Threadripper & PCIe Bus Errors

Update:

tldr: MSI is helping now, big thanks fot MSI! Called for help outside our community because everything I’ve tried so far hasn’t worked.

6 Likes

The RX 550 and Threadripper pass through is pretty much a no go. I got it to almost work once. It hard locks the machine.

Turns out my sata ssd also goes into read only mode due to errors. Yay more screenshots.

3 Likes

is there any verification that this is a serious error or needless system messages spam ??

i have applied the kernel option to ignore the aer errors and it seemed to work . but it still bugs me that these errors occurs, especially with the rate that they occur. my discussions with msi tech support about these were fruitless.

hopefully you will get further along with them .

just for refernce

the error occur on m y 1950x msi procarbon

kingston predator memory qvl

pny anarchy memory non qvl

team extreem 4133 non qvl

gtx1080

ati hd 6570

gt 610

gt 240

usb boot , sata boot. regular hdd boot .

any version of unix i have thrown at shows these errors (prox mox arch, solus, fedora, all they way upto kernel 4.13 ) … makes me wonder if they are occuring in windows and it is just hidden.

also makes me wonder if this is why windows 7 crashes on install at irql not equal to or less than regarding pci.sys.

i would love to have my mind put at ease as if this is a serious issue or not.

Seeing the same issue on my Gigabyte X399 rig.

@wendell please feel free to delete my thread here and migrate my post to this thread - sorry!

Meanwhile, /u/AMD_Robert says everything is fine. :confused:

Reconfirmed that Vega 10 does indeed work fine, but my rx550 does not. Nor does nvidia. Amd vi timeout, dpc error, disconnected from Host.

This is on the otherwise rock stable ASrock x399 fatality.
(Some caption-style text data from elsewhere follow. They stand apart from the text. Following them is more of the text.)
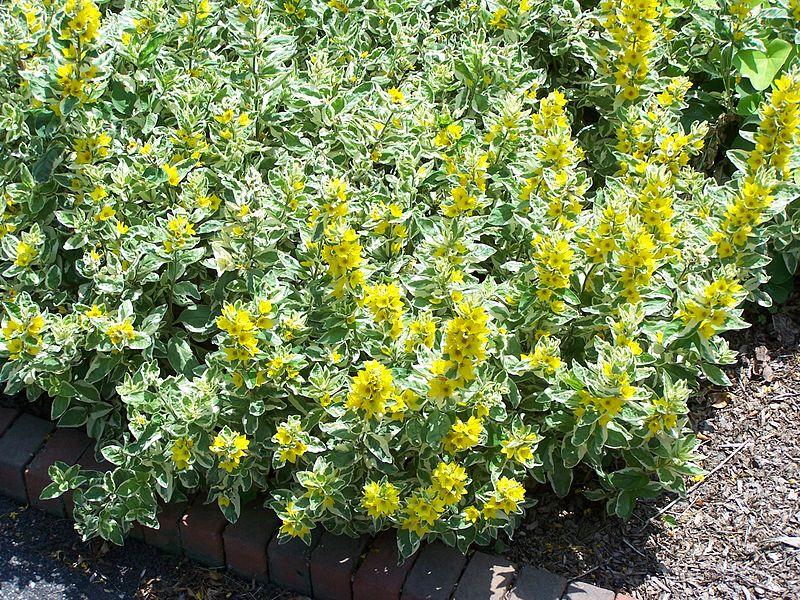 Lysimachia-cultivation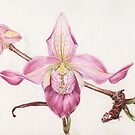 Ladyslipper Orchid by Nadine Thome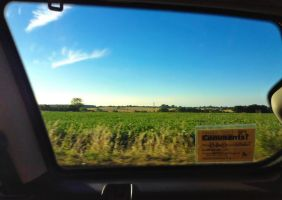 The View from the Car Window by GraceDoragon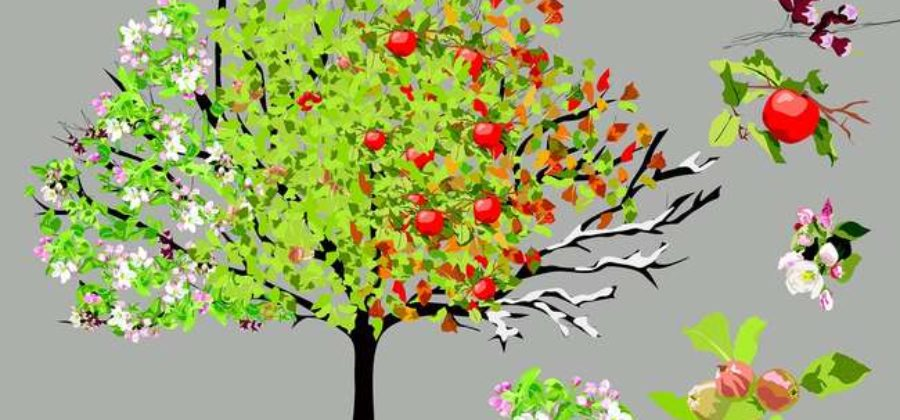 Уход за яблоней по месяцам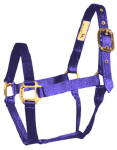 Average (800-1100 lb.) Horse Halter--Blue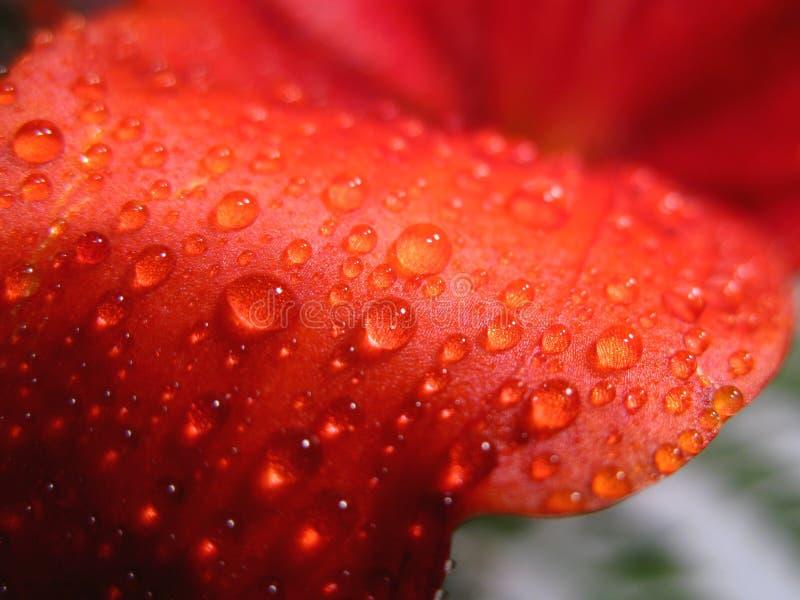 Gocciolamento dell'acqua sul giglio rosso fotografia stock libera da diritti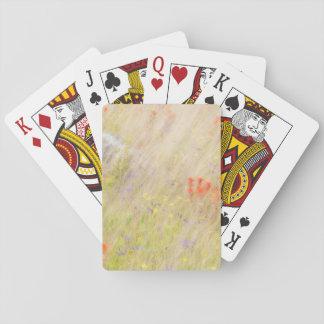 Nature Conservancy | San Juan Islands, WA Playing Cards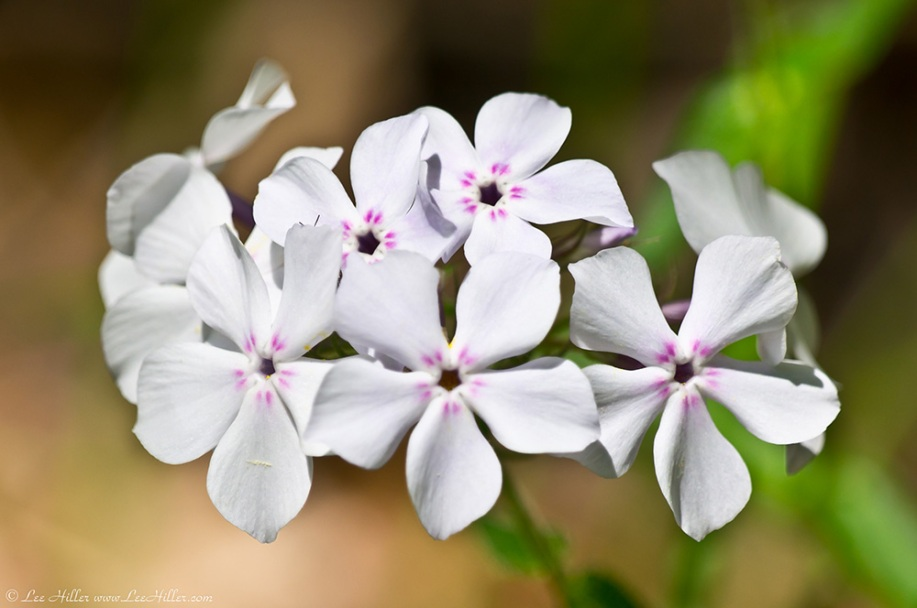 HSNP Hot Springs Mountain Trail White Phlox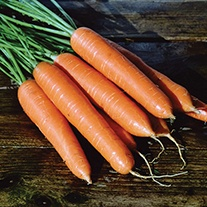 Carrot Eskimo F1 AGM Seeds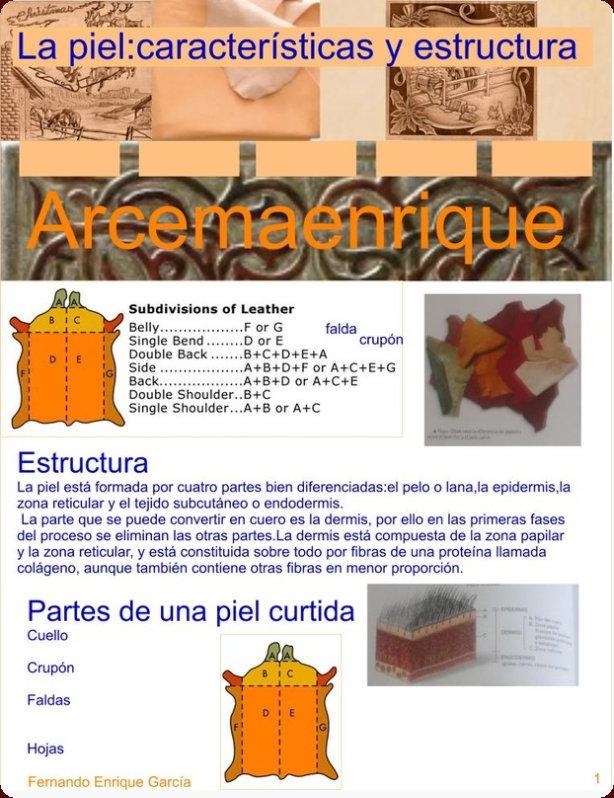 Arcemaenrique Características y Estructura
Will keep testing. Next up to test is r9 390

1 Like

I’m not too familiar with the low-level stuff here, but since Vega 10 works, I’m assuming it’s a software issue and can be fixed?

crosses fingers hopefully

Some of the pcie bus errors from heavy reads/writes on sata devices:

On my Gigabyte X399 - I’m still seeing

	Sep 29 22:24:10 threadripper kernel: dpc 0000:00:01.1:pcie010: DPC containment event, status:0x1f00 source:0x0000
	Sep 29 22:24:10 threadripper kernel: pcieport 0000:00:01.1: AER: Corrected error received: id=0000
	Sep 29 22:24:10 threadripper kernel: pcieport 0000:00:01.1: PCIe Bus Error: severity=Corrected, type=Data Link Layer, id=0009(Transmitter ID)
	Sep 29 22:24:10 threadripper kernel: pcieport 0000:00:01.1:   device [1022:1453] error status/mask=00001000/00006000
	Sep 29 22:24:10 threadripper kernel: pcieport 0000:00:01.1:    [12] Replay Timer Timeout
	Sep 29 22:24:25 threadripper kernel: dpc 0000:00:01.1:pcie010: DPC containment event, status:0x1f00 source:0x0000
	Sep 29 22:24:25 threadripper kernel: pcieport 0000:00:01.1: AER: Corrected error received: id=0000
	Sep 29 22:24:25 threadripper kernel: pcieport 0000:00:01.1: PCIe Bus Error: severity=Corrected, type=Data Link Layer, id=0009(Transmitter ID)
	Sep 29 22:24:25 threadripper kernel: pcieport 0000:00:01.1:   device [1022:1453] error status/mask=00001000/00006000
	Sep 29 22:24:25 threadripper kernel: pcieport 0000:00:01.1:    [12] Replay Timer Timeout
	Sep 29 22:24:44 threadripper kernel: dpc 0000:00:01.1:pcie010: DPC containment event, status:0x1f00 source:0x0000
	Sep 29 22:24:44 threadripper kernel: pcieport 0000:00:01.1: AER: Corrected error received: id=0000
	Sep 29 22:24:44 threadripper kernel: pcieport 0000:00:01.1: PCIe Bus Error: severity=Corrected, type=Data Link Layer, id=0009(Transmitter ID)
	Sep 29 22:24:44 threadripper kernel: pcieport 0000:00:01.1:   device [1022:1453] error status/mask=00001000/00006000
	Sep 29 22:24:44 threadripper kernel: pcieport 0000:00:01.1:    [12] Replay Timer Timeout
	Sep 29 22:24:48 threadripper ntpd[35088]: Soliciting pool server 2409:11:53c0:200::2:123

As for the device in question…

	[root@threadripper opt]# ./ls-iommu.sh |grep 1453
	IOMMU Group 12 40:01.3 PCI bridge [0604]: Advanced Micro Devices, Inc. [AMD] Device [1022:1453]
	IOMMU Group 1 00:01.1 PCI bridge [0604]: Advanced Micro Devices, Inc. [AMD] Device [1022:1453]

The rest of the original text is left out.